A photography contract, also called an agreement or engagement, is a legally binding agreement between yourself and your potential customer as the model or subject of a photography session.
The phrase “model” can generally refer to anyone or any entity that you have established a professional relationship with in that capacity.
However, for purposes of clarity, the term can also refer to you, the model or subject of the photography session. In short, the contract helps to ensure that both you and your potential client understand the parameters of the photography session, what is covered by the contract, and what is not covered.
What to include in a photography contract varies depending on the model or subject of the photography.
For example, if you are photographing a pregnant woman, then your photography contract might have sections entitled “risings,” “expenses,” and “wages.”
These sections should outline the amount of money that will be paid to you, when the money will be paid, and the manner in which you will be paid.
What to include in a photography contract also depends on the type of image rights that you are offering. In most states, you are required to have a release form signed by the model or subject of the photograph.
The release protects you and the person or entity that you are photographing from being held liable for any damage or loss that is suffered by the person or entity during the course of the photo shoot. (This section of the contract is almost always referred to as a “liability release.”)
Other sections of what to include in a photography contract vary depending on what image rights you are seeking.
For example, if you are offering exclusive image rights to a new client, you will need to include that information in the contract.
The term “exclusive” means that the client will have exclusive rights to use the image in any way that he or she sees fit. This section will also explain what happens if the client doesn’t use the image correctly.
For example, if you are photographing a model with too much skin or hair, you might not want to publish the image. (Even though it would be legal to do so under your contracts with the models, it could result in a lawsuit.)
What to include in a photography contract about refunds is often referred to as a “return policy.” Most contracts will state that you have up to three days after the date of the photograph to request a refund.
The contract might also include a section that says you are required to provide proof that the person(s) whose image was used has given express permission to be photographed.
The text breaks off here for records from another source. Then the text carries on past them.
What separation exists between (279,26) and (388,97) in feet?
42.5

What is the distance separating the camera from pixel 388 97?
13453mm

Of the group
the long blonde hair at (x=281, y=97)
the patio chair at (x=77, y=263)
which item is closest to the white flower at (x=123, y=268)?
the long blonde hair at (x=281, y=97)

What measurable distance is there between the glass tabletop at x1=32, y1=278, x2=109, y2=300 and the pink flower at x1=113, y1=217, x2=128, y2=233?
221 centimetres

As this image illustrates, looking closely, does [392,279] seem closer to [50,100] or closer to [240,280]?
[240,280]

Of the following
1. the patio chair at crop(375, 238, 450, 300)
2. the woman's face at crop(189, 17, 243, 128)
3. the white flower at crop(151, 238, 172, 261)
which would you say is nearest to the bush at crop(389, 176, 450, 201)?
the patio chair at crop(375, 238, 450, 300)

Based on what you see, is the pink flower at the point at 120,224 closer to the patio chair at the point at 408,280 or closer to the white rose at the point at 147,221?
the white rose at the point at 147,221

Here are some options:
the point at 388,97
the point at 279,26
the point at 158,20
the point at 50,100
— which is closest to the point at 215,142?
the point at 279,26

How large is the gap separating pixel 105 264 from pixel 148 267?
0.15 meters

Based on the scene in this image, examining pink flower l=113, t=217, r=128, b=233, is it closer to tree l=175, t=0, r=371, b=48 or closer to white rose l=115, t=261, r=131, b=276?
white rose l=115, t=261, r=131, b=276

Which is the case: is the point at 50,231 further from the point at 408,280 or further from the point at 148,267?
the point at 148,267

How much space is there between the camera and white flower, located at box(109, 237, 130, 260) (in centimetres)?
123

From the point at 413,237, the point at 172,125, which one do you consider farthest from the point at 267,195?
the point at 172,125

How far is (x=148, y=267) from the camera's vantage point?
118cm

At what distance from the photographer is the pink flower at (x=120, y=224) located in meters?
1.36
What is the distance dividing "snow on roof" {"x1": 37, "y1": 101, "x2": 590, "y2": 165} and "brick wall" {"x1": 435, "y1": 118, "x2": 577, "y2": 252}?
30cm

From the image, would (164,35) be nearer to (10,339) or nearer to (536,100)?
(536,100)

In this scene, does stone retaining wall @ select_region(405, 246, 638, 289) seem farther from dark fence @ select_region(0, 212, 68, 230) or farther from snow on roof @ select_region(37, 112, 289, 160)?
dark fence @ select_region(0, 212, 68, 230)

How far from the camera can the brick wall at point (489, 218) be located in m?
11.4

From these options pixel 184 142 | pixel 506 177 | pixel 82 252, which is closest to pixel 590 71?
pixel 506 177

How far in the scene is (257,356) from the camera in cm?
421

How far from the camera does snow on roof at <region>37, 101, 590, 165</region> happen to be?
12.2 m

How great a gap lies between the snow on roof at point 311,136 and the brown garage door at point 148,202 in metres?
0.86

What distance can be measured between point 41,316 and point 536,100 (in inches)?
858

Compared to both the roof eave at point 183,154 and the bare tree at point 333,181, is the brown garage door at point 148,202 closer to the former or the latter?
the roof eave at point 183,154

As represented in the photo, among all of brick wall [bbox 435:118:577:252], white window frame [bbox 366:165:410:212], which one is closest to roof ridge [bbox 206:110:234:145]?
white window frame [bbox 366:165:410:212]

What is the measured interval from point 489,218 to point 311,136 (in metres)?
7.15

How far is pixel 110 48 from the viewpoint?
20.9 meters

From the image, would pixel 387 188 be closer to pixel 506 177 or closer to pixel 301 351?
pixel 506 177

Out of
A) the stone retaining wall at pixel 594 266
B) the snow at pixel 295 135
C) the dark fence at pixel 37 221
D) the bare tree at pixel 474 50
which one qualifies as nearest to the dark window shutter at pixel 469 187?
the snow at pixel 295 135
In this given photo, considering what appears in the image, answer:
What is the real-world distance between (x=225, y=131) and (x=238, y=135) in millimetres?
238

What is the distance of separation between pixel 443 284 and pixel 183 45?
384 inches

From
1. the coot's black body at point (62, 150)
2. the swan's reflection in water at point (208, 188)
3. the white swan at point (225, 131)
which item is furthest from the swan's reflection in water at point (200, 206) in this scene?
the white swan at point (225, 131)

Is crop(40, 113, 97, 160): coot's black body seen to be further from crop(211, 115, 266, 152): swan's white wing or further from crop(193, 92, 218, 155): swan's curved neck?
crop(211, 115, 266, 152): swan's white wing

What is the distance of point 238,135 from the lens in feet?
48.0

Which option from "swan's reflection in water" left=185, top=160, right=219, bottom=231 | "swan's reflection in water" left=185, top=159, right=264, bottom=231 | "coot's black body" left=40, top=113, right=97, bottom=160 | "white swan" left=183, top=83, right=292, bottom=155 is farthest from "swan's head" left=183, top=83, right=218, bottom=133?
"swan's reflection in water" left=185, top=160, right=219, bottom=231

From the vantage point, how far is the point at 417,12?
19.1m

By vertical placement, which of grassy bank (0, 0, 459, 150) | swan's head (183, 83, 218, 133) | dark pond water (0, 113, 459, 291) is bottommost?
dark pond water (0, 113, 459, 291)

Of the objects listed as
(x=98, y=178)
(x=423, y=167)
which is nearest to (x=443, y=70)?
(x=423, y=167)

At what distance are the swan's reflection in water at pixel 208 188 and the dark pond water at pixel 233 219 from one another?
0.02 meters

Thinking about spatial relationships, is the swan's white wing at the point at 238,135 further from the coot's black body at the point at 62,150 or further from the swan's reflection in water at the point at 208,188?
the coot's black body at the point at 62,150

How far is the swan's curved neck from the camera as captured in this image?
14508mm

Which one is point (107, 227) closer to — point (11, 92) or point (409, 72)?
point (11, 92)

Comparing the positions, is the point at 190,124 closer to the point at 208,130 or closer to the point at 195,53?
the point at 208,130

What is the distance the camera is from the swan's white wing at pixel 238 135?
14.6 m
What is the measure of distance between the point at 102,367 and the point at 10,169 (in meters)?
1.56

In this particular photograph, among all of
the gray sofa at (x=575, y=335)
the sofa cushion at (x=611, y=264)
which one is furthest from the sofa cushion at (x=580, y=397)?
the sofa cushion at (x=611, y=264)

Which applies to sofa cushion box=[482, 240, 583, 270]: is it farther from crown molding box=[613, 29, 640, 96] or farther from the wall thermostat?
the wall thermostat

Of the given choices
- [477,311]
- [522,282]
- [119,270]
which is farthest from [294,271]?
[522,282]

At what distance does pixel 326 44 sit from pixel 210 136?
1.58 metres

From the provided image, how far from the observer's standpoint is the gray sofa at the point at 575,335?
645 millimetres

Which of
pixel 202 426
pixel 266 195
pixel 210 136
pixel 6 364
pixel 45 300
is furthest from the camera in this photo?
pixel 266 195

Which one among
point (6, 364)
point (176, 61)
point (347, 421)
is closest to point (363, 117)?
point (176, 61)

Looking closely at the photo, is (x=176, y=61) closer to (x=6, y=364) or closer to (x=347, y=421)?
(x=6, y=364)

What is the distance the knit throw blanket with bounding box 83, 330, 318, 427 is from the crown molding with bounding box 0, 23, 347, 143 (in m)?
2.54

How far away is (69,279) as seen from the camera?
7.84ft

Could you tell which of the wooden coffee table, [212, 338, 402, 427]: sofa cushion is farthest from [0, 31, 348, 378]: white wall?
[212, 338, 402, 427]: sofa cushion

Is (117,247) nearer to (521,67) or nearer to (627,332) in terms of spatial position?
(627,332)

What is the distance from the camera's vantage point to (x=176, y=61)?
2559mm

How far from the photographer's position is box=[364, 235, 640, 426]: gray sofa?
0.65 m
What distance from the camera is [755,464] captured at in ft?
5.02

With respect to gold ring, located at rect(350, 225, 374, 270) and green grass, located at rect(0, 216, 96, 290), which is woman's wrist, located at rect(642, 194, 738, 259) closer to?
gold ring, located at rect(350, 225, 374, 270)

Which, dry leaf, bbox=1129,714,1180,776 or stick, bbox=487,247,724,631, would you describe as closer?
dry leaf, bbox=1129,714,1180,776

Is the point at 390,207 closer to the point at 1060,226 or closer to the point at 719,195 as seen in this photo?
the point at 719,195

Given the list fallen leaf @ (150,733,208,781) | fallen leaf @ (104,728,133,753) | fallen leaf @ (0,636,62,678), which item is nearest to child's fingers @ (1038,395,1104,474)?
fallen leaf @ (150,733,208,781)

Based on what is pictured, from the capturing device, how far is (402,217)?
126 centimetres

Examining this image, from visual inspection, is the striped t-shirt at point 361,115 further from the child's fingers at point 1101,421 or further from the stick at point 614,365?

(You should consult a lawyer if you need advice about what to include in a photography contract about refunds.) If the person or studio that sold you the image isn’t willing to offer you a refund, you should consider not using the picture.
What to include in a photography contract about compensation is often left up to the discretion of the contract. You can expect the photographer to be paid per image, per completion, or a combination of all three.
Some contracts might even allow for set up costs only, meaning that you only pay if and when the job is completed. If you are just beginning to make freelance photography a career, you may be able to get by with the lower compensation provided by your first contract.
What to include in a photography contract about stock images is pretty standard and should be included by every contract. Most photographers will agree to a set amount per image and won’t charge extra for images that aren’t considered “stock.”
What to include in a contract about stock images varies greatly depending on the industry you work in, so be aware before you begin in writing.
For instance, if you are an action photographer, most companies won’t require you to submit pre-composed work before they’ll consider you for an assignment.
If you are interested in commercial work, you’ll want to include detailed descriptions of the types of subjects you have shot, preferably with pictures. If you have a portfolio of your work, you’ll want to mention it also.
The last item on what to include in a photography contract that usually causes confusion is the section about intellectual property.
A contract will generally define what you are allowed to do with the images you have hired. It’s always a good idea to include a section about this; it ensures that the photographer won’t be able to use your images in a way that would be unfair.
You can find out what to include in a contract by reading it online, but don’t rely on what it says as your final decree. Contact a professional lawyer if you have any questions.